→ **Teks Bacaan**

┏━━

Ben Ali melanjutkan pendekatan otoriter pendahulunya dan memuja kepribadian (aktivitasnya mengambil tempat banyak dari berita harian). Meski ia mengumumkan pluralisme politiknya pada 1992, Rapat Umum Konstitusional Demokratiknya (dahulu Partai Neo-Destour) melanjutkan dominasi politik nasional. Rezimnya masih tidak mengizinkan aktivitas oposisi dan kebebasan pers menyisakan penyamaran. Pada 1999, walaupun dua kandidat alternatif yang tak dikenal diizinkan untuk pertama kalinya berada dalam pemilihan presiden, Ben Ali diangkat kembali dengan 99,66% suara. Ia kembali dipilih pada 24 Oktober 2004, secara resmi meraih 94,48% suara, setelah referendum konstitusi yang kontroversial pada 2002 yang membuatnya bertahan sebagai presiden setidaknya hingga 2014.

Televisi Zionis Israel menyatakan penyesalan mendalam atas tumbangnya kekuasaan pemerintah Zine El Abidine Ben Ali dan menyebut mantan Presiden Tunisia yang lari ke Arab Saudi ini sebagai pendukung terbesar politik Israel secara diam-diam. Pemerintah Tunisia di masa Zine El Abidine Ben Ali pada 2008 lalu saat Israel menyerang Jalur Gaza, melarang warganya untuk melakukan demonstrasi anti Israel. Tidak hanya itu, Ben Ali juga melarang upaya mengumpulkan bantuan rakyat untuk warga Gaza.

Kebanyakan negara-negara Arab saat ini punya terlilit masalah yang sama seperti tidak adanya kebebasan, kemiskinan dan penggangguran. Masalah ini membuat rakyat di Tunisia melakukan demonstrasi memprotes kebijakan pemerintahnya begitu juga yang terjadi di Aljazair yang menyebabkan puluhan rakyat tewas dan cidera. Namun sejatinya yang terjadi adalah krisis politik yang lebih luas dibandingkan dengan masalah ekonomi dan pengangguran. Dengan kata lain, permasalahan utamanya adalah kebencian yang demikian memuncak terhadap pemerintahan diktator Ben Ali dan hilangnya kepercayaan rakyat terhadap pemerintahannya. Intinya pengangguran adalah satu-satunya yang tersisa sebagai sarana untuk menggugat pemerintah dan menunjukkan ketidakpercayaan terhadapnya. Pelaksanaan Pemilu selama ini hanya sebatas drama politis untuk melanggengkan kekuasaan tangan besi.
Protes ini pada akhirnya melengserkan pemerintahan Zine El Abidine Ben Ali dan para pengamat politik berkeyakinan bahwa tumbangnya pemerintahan Ben Ali merupakan sebuah pesan penting bagi penguasa sebagian negara-negara Arab yang berkuasa bertahun-tahun secara turun temurun. (http://makalahhubinternasional.blogspot.com/2011/01/revolusi-tunisai-dan-runtuhnya-rezim.)

┗━━

→ **Data Masukan**
┏━━

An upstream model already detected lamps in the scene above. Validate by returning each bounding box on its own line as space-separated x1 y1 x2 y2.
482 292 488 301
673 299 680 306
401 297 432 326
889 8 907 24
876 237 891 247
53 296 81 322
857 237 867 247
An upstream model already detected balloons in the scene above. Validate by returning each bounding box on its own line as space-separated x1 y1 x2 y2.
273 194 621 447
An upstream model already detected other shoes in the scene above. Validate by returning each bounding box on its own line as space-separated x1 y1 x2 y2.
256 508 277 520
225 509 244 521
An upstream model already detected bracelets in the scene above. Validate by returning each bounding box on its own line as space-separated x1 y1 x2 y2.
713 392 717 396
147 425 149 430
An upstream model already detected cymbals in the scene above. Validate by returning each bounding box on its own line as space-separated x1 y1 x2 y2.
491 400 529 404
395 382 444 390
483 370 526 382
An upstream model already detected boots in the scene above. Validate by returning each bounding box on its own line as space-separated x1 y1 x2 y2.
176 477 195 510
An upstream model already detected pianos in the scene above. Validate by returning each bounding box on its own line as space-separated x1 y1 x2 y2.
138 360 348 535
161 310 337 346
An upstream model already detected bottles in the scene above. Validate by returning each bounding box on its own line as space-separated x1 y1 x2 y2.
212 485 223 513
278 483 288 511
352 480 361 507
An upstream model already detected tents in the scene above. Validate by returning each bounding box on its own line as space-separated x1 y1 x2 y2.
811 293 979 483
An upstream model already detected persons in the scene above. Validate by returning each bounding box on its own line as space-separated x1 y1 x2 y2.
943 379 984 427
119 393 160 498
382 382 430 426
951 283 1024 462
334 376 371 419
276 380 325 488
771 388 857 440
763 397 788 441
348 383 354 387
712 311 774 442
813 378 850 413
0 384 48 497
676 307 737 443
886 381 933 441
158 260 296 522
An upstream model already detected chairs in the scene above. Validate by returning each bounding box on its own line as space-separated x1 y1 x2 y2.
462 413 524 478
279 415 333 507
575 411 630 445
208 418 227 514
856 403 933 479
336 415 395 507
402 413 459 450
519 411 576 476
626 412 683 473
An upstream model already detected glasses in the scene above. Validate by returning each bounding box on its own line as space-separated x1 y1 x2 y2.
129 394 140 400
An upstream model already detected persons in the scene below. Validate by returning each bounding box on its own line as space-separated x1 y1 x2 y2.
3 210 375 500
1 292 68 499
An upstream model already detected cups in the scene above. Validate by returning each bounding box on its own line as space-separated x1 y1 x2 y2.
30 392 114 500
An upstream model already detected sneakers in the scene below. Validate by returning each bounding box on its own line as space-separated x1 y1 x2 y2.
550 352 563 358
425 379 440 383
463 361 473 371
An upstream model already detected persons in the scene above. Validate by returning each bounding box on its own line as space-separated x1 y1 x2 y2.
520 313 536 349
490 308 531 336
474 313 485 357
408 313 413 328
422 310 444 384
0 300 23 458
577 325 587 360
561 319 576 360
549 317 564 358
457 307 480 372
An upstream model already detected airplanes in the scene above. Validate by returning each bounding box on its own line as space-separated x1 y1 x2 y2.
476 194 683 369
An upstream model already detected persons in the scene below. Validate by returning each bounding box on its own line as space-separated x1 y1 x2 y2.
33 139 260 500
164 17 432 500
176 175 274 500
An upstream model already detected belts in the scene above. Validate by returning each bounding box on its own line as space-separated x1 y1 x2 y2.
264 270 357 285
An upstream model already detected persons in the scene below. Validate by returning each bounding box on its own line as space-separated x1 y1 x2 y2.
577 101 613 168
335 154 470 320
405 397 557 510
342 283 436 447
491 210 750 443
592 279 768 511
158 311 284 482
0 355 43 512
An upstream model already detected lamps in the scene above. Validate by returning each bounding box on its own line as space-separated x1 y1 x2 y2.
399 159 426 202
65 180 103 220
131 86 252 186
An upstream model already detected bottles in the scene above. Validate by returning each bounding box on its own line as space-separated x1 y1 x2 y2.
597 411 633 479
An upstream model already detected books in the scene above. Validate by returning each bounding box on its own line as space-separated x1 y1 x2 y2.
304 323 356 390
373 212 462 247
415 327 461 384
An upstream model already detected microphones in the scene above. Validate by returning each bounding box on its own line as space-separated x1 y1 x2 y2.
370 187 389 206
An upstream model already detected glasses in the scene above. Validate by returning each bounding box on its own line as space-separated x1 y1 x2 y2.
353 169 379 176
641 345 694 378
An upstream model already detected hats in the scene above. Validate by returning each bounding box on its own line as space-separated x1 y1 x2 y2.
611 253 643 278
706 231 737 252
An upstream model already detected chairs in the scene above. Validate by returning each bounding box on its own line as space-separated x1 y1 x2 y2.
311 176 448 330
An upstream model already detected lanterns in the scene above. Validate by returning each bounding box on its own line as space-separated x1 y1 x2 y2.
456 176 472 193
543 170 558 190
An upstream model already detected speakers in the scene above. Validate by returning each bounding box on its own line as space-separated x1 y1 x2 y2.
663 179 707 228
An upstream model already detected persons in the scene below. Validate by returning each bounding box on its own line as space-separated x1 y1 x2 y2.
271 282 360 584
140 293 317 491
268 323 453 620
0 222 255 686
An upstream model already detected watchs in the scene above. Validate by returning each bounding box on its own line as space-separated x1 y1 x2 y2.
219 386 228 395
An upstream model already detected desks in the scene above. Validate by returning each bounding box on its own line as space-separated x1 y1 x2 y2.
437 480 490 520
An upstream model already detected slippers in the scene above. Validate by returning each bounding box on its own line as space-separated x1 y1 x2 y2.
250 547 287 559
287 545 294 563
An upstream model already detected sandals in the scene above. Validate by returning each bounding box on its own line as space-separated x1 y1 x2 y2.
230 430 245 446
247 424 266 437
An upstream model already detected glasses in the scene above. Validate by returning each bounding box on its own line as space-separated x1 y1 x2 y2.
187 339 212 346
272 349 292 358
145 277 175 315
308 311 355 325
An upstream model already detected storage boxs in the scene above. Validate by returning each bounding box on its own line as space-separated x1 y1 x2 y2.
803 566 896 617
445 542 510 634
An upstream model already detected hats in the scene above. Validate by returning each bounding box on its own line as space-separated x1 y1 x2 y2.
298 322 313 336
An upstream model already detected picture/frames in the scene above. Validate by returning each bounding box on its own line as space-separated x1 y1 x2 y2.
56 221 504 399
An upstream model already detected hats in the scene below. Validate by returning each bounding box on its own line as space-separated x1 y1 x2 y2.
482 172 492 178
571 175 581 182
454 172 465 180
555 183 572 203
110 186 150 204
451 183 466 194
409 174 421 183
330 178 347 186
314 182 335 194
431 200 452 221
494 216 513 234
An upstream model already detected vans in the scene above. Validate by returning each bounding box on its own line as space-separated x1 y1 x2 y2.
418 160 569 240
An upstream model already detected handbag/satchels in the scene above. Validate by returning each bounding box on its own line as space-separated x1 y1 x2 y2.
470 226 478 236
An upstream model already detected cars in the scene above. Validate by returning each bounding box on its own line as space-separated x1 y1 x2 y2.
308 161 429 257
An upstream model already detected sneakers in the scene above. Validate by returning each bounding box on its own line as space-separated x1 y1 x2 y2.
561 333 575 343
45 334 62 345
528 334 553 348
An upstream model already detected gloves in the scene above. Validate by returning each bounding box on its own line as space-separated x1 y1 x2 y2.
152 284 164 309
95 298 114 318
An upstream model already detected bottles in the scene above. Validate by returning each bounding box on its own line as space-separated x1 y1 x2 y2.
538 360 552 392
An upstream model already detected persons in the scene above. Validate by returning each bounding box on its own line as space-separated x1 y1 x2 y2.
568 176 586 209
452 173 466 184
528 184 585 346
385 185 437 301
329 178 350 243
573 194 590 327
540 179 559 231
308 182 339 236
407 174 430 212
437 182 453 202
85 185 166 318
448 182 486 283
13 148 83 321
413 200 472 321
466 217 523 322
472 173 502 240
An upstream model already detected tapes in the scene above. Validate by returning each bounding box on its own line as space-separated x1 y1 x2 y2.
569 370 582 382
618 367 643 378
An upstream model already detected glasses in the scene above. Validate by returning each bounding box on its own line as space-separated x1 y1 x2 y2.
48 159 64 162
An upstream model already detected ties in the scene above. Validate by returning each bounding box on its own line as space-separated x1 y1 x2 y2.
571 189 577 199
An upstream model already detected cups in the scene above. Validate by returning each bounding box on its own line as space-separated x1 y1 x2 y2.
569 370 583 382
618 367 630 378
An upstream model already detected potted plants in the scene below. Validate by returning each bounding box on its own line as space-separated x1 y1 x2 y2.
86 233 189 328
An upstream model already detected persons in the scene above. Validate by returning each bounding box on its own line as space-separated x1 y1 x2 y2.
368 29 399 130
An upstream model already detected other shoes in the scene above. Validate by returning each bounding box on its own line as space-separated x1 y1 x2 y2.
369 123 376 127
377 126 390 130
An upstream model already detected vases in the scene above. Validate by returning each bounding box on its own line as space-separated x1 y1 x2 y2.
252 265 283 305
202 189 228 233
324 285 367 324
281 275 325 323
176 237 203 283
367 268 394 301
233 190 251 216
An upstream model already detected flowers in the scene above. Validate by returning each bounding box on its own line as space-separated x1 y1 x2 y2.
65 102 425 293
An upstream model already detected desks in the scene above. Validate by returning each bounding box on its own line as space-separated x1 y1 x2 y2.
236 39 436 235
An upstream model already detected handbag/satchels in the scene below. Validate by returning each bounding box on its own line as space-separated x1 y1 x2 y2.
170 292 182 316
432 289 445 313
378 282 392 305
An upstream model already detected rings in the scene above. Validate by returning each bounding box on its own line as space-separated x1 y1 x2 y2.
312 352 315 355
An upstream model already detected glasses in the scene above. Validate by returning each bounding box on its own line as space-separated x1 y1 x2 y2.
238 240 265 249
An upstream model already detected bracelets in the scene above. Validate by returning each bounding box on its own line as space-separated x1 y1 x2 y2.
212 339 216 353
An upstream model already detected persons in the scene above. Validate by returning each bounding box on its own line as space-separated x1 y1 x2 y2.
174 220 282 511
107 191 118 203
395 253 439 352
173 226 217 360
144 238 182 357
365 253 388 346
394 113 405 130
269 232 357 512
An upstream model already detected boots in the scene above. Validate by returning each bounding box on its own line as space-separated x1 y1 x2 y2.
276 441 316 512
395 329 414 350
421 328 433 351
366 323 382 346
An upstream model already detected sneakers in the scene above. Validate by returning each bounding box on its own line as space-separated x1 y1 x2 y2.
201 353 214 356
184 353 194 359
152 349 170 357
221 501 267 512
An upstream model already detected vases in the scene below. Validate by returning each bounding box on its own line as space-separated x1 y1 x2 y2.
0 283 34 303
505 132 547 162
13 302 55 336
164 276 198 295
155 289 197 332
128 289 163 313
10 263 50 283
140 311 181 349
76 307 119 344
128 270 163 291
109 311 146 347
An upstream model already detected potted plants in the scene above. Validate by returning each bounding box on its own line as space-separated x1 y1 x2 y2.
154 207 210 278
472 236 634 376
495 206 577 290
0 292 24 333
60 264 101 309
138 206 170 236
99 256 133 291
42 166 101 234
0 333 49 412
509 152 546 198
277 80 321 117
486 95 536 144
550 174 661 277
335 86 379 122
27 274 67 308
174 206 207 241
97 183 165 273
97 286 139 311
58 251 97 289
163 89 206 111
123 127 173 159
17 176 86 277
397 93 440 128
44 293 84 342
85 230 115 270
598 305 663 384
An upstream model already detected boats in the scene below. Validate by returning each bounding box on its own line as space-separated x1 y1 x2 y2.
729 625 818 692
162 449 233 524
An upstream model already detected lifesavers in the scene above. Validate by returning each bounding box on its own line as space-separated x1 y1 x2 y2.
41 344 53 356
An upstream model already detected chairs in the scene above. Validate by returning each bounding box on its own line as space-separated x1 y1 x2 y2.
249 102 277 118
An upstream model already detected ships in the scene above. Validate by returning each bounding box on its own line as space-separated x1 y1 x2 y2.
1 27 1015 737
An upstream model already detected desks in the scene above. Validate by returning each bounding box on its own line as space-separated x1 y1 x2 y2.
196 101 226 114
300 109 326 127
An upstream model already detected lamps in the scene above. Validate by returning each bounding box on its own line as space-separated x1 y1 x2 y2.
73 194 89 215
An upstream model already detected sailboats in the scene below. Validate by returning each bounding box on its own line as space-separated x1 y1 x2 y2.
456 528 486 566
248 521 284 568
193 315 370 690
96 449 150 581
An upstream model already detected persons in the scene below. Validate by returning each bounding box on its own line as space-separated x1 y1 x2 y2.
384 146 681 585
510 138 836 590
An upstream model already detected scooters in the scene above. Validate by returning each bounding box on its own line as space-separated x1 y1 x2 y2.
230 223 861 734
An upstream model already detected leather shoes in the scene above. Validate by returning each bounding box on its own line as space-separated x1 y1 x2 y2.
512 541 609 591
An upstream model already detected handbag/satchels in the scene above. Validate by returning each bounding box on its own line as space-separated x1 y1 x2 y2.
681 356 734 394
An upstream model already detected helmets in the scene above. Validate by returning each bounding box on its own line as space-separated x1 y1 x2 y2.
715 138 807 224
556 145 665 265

┗━━

→ **Soal dan Tugas**
1. Sajikan baris-baris entri dari baris yang memuat "An upstream model already detected airplanes" sampai baris yang memuat "706 231 737 252", termasuk kedua baris itu, sebagai daftar bernomor tanpa baris kosong.
2. Tulis lanjutan teks tentang Ben Ali setelah kalimat terakhirnya.
Entri-entri ini sama sekali tidak berhubungan dengan teks tentang Ben Ali.

→ **Kunci Jawaban**
1.
1. An upstream model already detected airplanes in the scene above. Validate by returning each bounding box on its own line as space-separated x1 y1 x2 y2.
2. 476 194 683 369
3. An upstream model already detected persons in the scene below. Validate by returning each bounding box on its own line as space-separated x1 y1 x2 y2.
4. 33 139 260 500
5. 164 17 432 500
6. 176 175 274 500
7. An upstream model already detected belts in the scene above. Validate by returning each bounding box on its own line as space-separated x1 y1 x2 y2.
8. 264 270 357 285
9. An upstream model already detected persons in the scene below. Validate by returning each bounding box on its own line as space-separated x1 y1 x2 y2.
10. 577 101 613 168
11. 335 154 470 320
12. 405 397 557 510
13. 342 283 436 447
14. 491 210 750 443
15. 592 279 768 511
16. 158 311 284 482
17. 0 355 43 512
18. An upstream model already detected lamps in the scene above. Validate by returning each bounding box on its own line as space-separated x1 y1 x2 y2.
19. 399 159 426 202
20. 65 180 103 220
21. 131 86 252 186
22. An upstream model already detected bottles in the scene above. Validate by returning each bounding box on its own line as space-separated x1 y1 x2 y2.
23. 597 411 633 479
24. An upstream model already detected books in the scene above. Validate by returning each bounding box on its own line as space-separated x1 y1 x2 y2.
25. 304 323 356 390
26. 373 212 462 247
27. 415 327 461 384
28. An upstream model already detected microphones in the scene above. Validate by returning each bounding box on its own line as space-separated x1 y1 x2 y2.
29. 370 187 389 206
30. An upstream model already detected glasses in the scene above. Validate by returning each bounding box on its own line as space-separated x1 y1 x2 y2.
31. 353 169 379 176
32. 641 345 694 378
33. An upstream model already detected hats in the scene above. Validate by returning each bounding box on its own line as space-separated x1 y1 x2 y2.
34. 611 253 643 278
35. 706 231 737 252

2.
2.1.3 Pasca Revolusi Musim Semi Tunisia
Tunisia adalah tempat kelahiran gempa yang mengguncang wilayah tersebut dan memakan korban sejumlah penguasa diktator. Aksi bakar diri Muhammad Bouzizi menyebabkan protes massa yang akhirnya mengakibatkan Zine El Alidine Ben Ali meninggalkan negara. Riak-riak kejadian ini masih terasa di seluruh dunia dan tidak ada yang pernah mengharapkan revolusi Arab akan menelan seluruh wilayah itu. Januari 2013 tepat dua tahun sejak Revolusi Arab mulai terjadi di Tunisia sementara banyak hal yang telah berubah, namun yang sulit untuk dihindari adalah seberapa banyak yang tidak berubah dan tetap sama.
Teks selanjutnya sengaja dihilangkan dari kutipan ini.